* BEGIN TEXT PASSAGE *

Performance of Find() vs. FirstOrDefault()

92,880

Solution 1

I was able to mimic your results so I decompiled your program and there is a difference between Find and FirstOrDefault.

First off here is the decompiled program. I made your data object an anonmyous data item just for compilation

    List<\u003C\u003Ef__AnonymousType0<string>> source = Enumerable.ToList(Enumerable.Select(Enumerable.Range(0, 1000000), i =>
    {
      var local_0 = new
      {
        Name = Guid.NewGuid().ToString()

* END TEXT PASSAGE *
* BEGIN RECORD LIST *

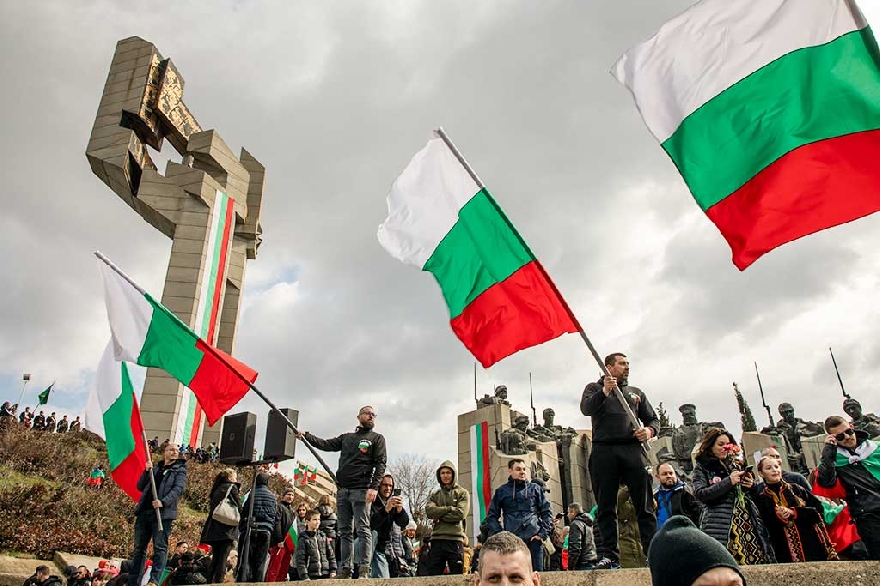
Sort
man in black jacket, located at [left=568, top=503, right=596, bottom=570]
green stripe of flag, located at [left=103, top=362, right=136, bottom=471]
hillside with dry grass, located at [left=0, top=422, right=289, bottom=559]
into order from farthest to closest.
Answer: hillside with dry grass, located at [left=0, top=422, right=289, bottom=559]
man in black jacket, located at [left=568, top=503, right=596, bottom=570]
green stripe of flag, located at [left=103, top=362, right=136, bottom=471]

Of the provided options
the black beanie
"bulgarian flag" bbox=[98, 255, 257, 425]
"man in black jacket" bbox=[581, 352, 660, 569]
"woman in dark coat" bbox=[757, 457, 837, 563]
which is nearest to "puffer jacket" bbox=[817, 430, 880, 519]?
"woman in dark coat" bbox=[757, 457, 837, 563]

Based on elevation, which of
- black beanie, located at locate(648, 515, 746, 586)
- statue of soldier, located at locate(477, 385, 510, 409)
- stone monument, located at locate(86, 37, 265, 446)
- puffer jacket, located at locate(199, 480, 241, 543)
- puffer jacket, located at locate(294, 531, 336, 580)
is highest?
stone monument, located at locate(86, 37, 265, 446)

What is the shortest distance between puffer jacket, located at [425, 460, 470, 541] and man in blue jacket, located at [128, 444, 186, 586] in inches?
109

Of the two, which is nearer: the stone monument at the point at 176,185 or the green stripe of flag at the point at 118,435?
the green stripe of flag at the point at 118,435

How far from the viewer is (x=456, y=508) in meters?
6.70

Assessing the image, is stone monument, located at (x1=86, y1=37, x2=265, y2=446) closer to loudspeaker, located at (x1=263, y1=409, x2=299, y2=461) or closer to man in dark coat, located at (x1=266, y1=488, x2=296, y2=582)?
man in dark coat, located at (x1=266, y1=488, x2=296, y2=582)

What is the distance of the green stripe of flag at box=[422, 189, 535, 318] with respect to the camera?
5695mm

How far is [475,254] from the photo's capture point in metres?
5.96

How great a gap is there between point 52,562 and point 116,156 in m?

* END RECORD LIST *
* BEGIN RECORD LIST *

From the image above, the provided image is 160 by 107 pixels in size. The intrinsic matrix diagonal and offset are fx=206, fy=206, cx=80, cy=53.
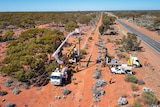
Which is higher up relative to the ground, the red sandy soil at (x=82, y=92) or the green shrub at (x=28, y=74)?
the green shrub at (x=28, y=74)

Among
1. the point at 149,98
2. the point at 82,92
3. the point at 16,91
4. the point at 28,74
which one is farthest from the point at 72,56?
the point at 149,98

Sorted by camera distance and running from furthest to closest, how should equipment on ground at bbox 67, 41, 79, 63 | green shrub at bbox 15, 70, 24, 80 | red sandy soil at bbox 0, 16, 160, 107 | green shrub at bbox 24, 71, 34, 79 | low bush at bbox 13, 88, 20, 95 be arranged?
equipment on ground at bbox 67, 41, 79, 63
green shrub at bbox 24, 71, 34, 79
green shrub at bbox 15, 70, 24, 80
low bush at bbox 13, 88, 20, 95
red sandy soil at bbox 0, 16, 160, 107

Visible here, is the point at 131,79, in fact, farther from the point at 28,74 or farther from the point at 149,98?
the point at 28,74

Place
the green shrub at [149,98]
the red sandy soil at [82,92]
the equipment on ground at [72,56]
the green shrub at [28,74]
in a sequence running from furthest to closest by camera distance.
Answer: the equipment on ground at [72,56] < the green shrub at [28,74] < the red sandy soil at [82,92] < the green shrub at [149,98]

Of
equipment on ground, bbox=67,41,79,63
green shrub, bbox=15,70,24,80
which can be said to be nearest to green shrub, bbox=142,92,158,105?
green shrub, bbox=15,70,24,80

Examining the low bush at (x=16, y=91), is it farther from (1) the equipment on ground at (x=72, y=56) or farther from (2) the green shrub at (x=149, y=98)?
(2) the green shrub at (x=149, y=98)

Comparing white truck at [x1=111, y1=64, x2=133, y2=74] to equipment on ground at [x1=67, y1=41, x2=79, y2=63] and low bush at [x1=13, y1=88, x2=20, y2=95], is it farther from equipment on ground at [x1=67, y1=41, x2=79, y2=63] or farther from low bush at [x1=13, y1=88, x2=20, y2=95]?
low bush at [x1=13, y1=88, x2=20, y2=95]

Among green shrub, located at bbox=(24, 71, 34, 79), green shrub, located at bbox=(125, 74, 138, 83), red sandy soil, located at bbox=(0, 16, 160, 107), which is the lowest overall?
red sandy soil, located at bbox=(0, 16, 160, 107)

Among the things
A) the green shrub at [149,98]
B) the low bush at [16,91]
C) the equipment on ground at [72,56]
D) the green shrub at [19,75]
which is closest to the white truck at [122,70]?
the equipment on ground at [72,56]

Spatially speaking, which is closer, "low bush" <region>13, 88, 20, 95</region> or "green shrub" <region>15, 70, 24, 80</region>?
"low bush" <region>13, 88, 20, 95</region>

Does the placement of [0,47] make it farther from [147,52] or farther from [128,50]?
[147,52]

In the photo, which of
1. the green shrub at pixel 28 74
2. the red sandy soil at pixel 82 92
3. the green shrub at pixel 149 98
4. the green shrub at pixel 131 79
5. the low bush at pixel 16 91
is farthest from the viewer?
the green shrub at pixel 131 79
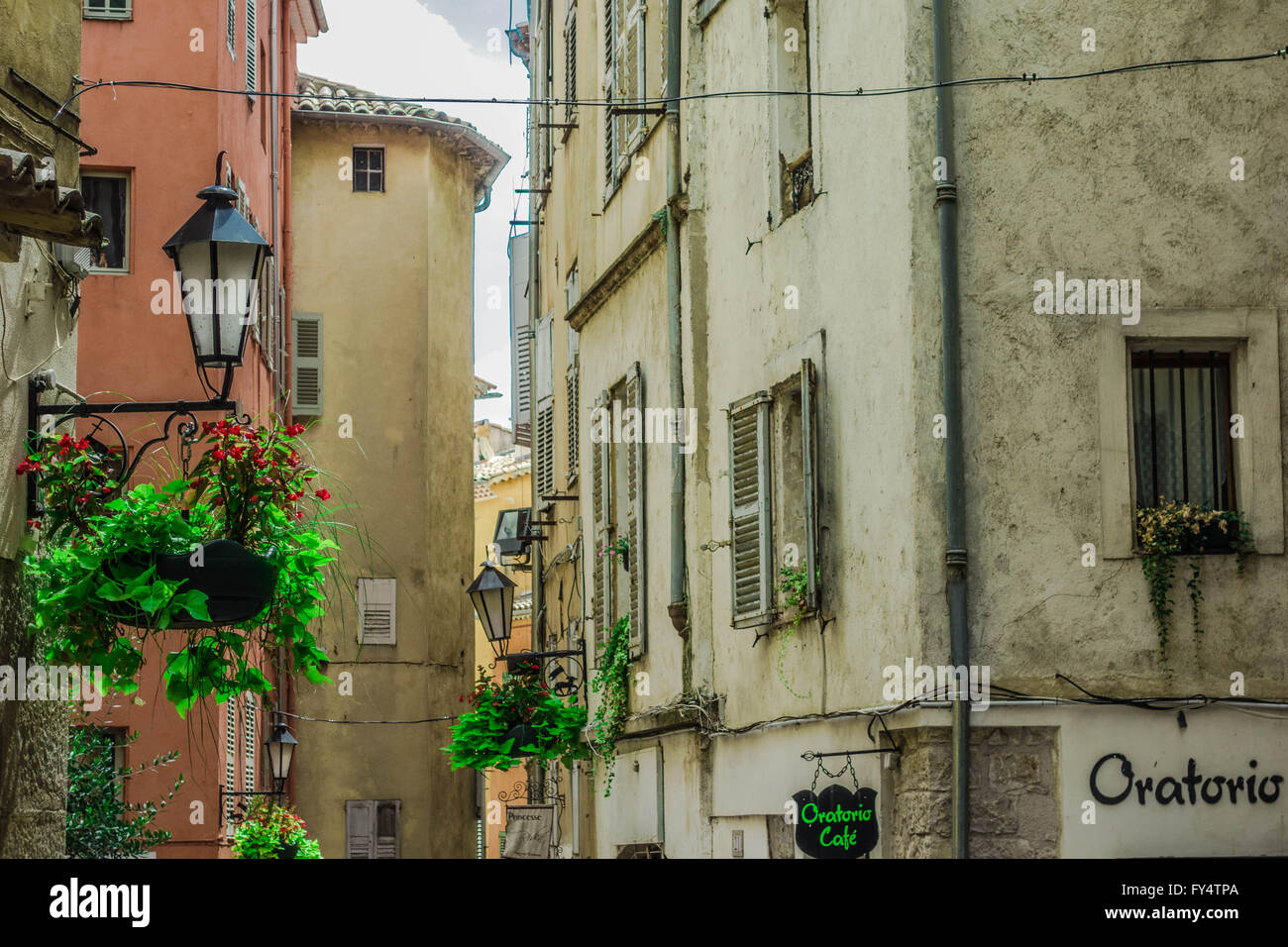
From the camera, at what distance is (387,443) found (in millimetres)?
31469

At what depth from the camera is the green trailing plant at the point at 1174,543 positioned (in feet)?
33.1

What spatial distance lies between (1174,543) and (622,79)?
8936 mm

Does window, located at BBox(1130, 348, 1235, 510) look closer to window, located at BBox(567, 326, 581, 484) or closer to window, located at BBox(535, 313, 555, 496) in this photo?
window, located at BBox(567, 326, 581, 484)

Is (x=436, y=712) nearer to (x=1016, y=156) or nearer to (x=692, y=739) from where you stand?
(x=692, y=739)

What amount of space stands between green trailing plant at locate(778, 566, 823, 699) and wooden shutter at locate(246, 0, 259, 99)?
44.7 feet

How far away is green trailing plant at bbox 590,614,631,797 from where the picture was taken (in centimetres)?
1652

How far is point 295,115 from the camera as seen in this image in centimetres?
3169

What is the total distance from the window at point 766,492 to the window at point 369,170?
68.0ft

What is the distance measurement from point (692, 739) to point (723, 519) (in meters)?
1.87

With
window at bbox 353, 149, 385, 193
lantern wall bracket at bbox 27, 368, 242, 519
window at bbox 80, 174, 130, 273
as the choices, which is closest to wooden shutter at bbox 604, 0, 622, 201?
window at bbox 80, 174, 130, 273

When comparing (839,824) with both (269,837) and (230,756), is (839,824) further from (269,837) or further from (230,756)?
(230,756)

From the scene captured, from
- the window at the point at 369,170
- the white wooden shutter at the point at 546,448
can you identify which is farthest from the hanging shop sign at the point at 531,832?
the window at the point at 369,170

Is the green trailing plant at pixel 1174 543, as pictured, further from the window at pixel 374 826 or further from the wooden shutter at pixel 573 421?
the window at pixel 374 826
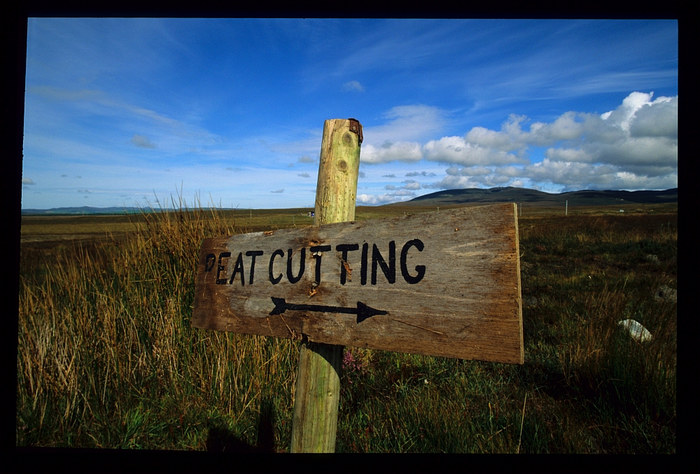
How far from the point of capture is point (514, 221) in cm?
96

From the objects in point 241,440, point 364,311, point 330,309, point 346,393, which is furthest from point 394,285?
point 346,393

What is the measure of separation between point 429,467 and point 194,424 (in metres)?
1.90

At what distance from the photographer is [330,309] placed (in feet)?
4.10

* END RECORD LIST *

* PARTS OF THE EXERCISE:
**a.** Return each line of the listing that contains the string "further".
**b.** Pick up the thread on Find() versus FirstOrDefault() performance where it stops.
The text and the listing come from unrelated sources.

* ANSWERS TO THE PROBLEMS:
**a.**
When comparing (839,824) with both (269,837) and (230,756), is (839,824) further from (269,837) or further from (230,756)?
Is the green trailing plant at pixel 1174 543, as pictured, further from the window at pixel 374 826 or further from the wooden shutter at pixel 573 421?

**b.**
      };
      return local_0;
    }));
    source.Insert(999000, new
    {
      Name = diana
    });
    stopwatch.Restart();
    Enumerable.FirstOrDefault(source, c => c.Name == diana);
    stopwatch.Stop();
    Console.WriteLine("Diana was found in {0} ms with System.Linq.Enumerable.FirstOrDefault().", (object) stopwatch.ElapsedMilliseconds);
    stopwatch.Restart();
    source.Find(c => c.Name == diana);
    stopwatch.Stop();
    Console.WriteLine("Diana was found in {0} ms with System.Collections.Generic.List<T>.Find().", (object) stopwatch.ElapsedMilliseconds);

The key thing to notice here is that FirstOrDefault is called on Enumerable whereas Find is called as a method on the source list.

So, what is find doing? This is the decompiled Find method

private T[] _items;

[__DynamicallyInvokable]
public T Find(Predicate<T> match)
{
  if (match == null)
    ThrowHelper.ThrowArgumentNullException(ExceptionArgument.match);
  for (int index = 0; index < this._size; ++index)
  {
    if (match(this._items[index]))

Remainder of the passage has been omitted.